Page excerpt
# Full livery Costs??



## 1234567890 (8 July 2012)

I know this will vary from region to region,but I just wondered what people pay for Full livery and what you would expect to get for it?
I would appreciate any suggestions its so confusing,I don't want to get ripped off!!!


----------



## SugarHigh (8 July 2012)

The place closest to me are £70 a week and for that you get a stable, they are turned out between 9am and 1pm then they are in til next morning they are fed watered and mucked out also as well as use of both indoor and outdoor schools


----------



## 1234567890 (8 July 2012)

Thanks Sugar High,
So if you wanted your horse ridden,how much extra do you think that would be??


----------



## sammylou93 (8 July 2012)

Professional competition rider, all inc £150-£200 pw
Standard livery yard, all inc £130-£160pw
7 day care, you ride from £80pw

It will depend on location and the standard of the yard.


----------



## case895 (8 July 2012)

I pay £90/week. Includes turnout, feed, visits and unlimited school use.


----------



## jenz87 (8 July 2012)

Full livery £100 7 day week muck out, turnout bring in, rugs etc, feed, hay, bed etc inc, all except grooming and riding.
Training livery £150-170 as full but with 5 days a week training


----------



## The Fuzzy Furry (8 July 2012)

Closest to me (NW Surrey) is £150pw for Mon-Fri everything done & also mornings at weekends. 
Owners expected to do weekend afternoons or pay more.
Outdoor school, solarium, horse walker (they go on this daily) straight onto hacking.
Turnout around 9 - 10 months of the year for half day (AM or PM to suit YO)
Rugs changed, drying room.
Bedding on shavings, x amount used, owners pay more per bale if horse mucky thing & needing more. (only know of 1 who pays for 2 extra bales a week)
Fed 3 or 4 times a day (additives supplied by owners)
Hayed 4 times a day

Minus points:
No horsebox/trailer parking & even limited car parking.
Nobody to be on yard before 7.30am unless prior arrangement.
Fields boggy when wet, hence the half day turnout or none at all if soggy.
Horses brushed off or hosed down when brought in from fields, or quick-brushed over (no thorough 'groom')
No tack cleaned


----------



## 1234567890 (8 July 2012)

Thank you for your replies, Its really interesting,I been to a couple of yards but the price seems to vary so much but they all seem very well run with a very high standard, I don't mind paying out but the variation of whats included does change enormously!!!


----------



## sammylou93 (8 July 2012)

Work out exactly what it is you want on a day to day basis and then ask the yard what they will charge you for it. No point paying extra for something that you don't need!


----------



## scotsmare (9 July 2012)

Dataset excerpt
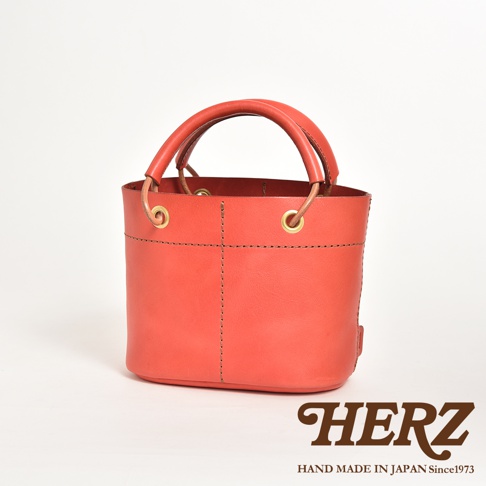 珊瑚橘色皮革製成的手提午餐袋，設有加厚提把與大開口，袋身有縫線細節與金色金屬孔眼，底部平整。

Exercise set
• A. Answer these questions from the thread on full livery costs:
(i) How much per week does the place closest to SugarHigh charge?
(ii) What weekly price does case895 pay?
(iii) On the NW Surrey yard, before what time is nobody allowed on the yard without prior arrangement?
• B. From the full livery costs thread, copy the passage from "Bedding on shavings, x" up to and including "limited car parking.".
• C. Carry on the forum thread about full livery costs from where it stops.

Answers for the exercise
• A.
(i) £70 a week
(ii) £90/week
(iii) 7.30am

• B.
Bedding on shavings, x amount used, owners pay more per bale if horse mucky thing & needing more. (only know of 1 who pays for 2 extra bales a week)
Fed 3 or 4 times a day (additives supplied by owners)
Hayed 4 times a day

Minus points:
No horsebox/trailer parking & even limited car parking.

• C.
I pay £105 per week.  This includes all basic full livery stuff like feeding / rug changing / mucking out / turn out / bring in / unlimited haylage / holding for vet or farrier.  Bedding is extra, you can bring your own or use the yards.  Schooling is available at extra cost.

Might seem high but we have fantastic competition standard facilities which aren't available at other yards in the area so ultimately it's worth it for me.


----------



## Gorgeous George (9 July 2012)

I pay £485 a month, that includes bedding on woodchips and rubber mats, all feed, all mucking out, ad lib hay. 12 hours turnout every day April-Nov, 4 hrs every day Dec-April. Rugs changed daily, feet picked out daily, holding for vet, farrier etc. Yard in good order, fields poo picked twice a day.

Facilities include tack and rug storage, 40x20 floodlit school with jumps, excellent hacking.

It doesn't include riding, grooming, tack cleaning, wormers.


----------



## ofcourseyoucan (9 July 2012)

depends on the defination of full livery! most of the above is my part livery! my part livery is all bedding bucket food and hay. muck out and turn out and bring in! and tuck up for the night. so owners ride/groom/clean tack. my full livery is the part plus exercising x4 week tack cleaning grooming.

How much do you want your yard to do? how much do you want to do yourself? and what area in the country are you? and what facilities do you require???????


----------



## VioletStripe (10 July 2012)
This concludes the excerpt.